Glanzmann thrombasthenia is a rare genetic disorder caused by the absence or the dysfunction of the main receptor present on the surface of platelets, integrin αIIbβ3 or GPIIb-IIIa. The lack of this protein on the surface of platelets no longer allows these blood cells to bind to each other. This binding corresponds to the process of platelet aggregation. Generally, local measures will control nasal and superficial bleeding whereas platelet transfusions are used to control or prevent life-threatening. The main complication of this treatment is the risk of developing anti-αIIbβ3 antibodies directed against the absent protein and platelet transfusion therapy can become ineffective.
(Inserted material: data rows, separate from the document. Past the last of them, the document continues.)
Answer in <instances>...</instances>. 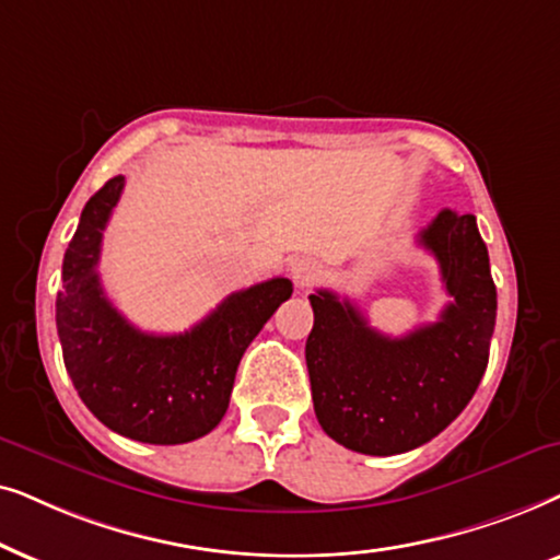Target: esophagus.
<instances>
[{"instance_id":"34e87169","label":"esophagus","mask_w":560,"mask_h":560,"mask_svg":"<svg viewBox=\"0 0 560 560\" xmlns=\"http://www.w3.org/2000/svg\"><path fill=\"white\" fill-rule=\"evenodd\" d=\"M319 276H323V264H319V260L310 258V256L294 258L292 279H294L296 287H302V289L304 287H312L319 279Z\"/></svg>"}]
</instances>
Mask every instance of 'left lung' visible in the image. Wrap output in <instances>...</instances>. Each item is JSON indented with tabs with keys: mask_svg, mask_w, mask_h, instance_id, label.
<instances>
[{
	"mask_svg": "<svg viewBox=\"0 0 560 560\" xmlns=\"http://www.w3.org/2000/svg\"><path fill=\"white\" fill-rule=\"evenodd\" d=\"M441 264L451 304L438 323L405 338L374 330L350 300L310 294L307 338L312 401L335 443L366 456L424 445L471 401L489 363L497 287L474 214L443 210L417 235Z\"/></svg>",
	"mask_w": 560,
	"mask_h": 560,
	"instance_id": "1",
	"label": "left lung"
}]
</instances>
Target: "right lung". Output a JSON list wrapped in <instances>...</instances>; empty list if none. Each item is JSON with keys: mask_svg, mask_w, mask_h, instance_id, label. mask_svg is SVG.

Activated recombinant factor VII (rFVIIa) provides an alternative treatment for GT patients who develop such antibodies. However, this therapy has a short duration of efficacy, requiring repeated intravenous administrations every 2 to 3 hours. There is a new treatment, Concizumab, which has not yet been marketed. This treatment acts on TFPI (tissue factor pathway inhibitor). TFPI is a protein that occurs naturally in the body and prevents blood cells from binding to each other. Concizumab works by blocking TFPI, which may allow sufficient clotting to prevent bleeding. This treatment could replace recombinant activated factor VII (rFVIIa) because it has the advantage of a much longer duration of efficacy (about 3 days) and is administered subcutaneously.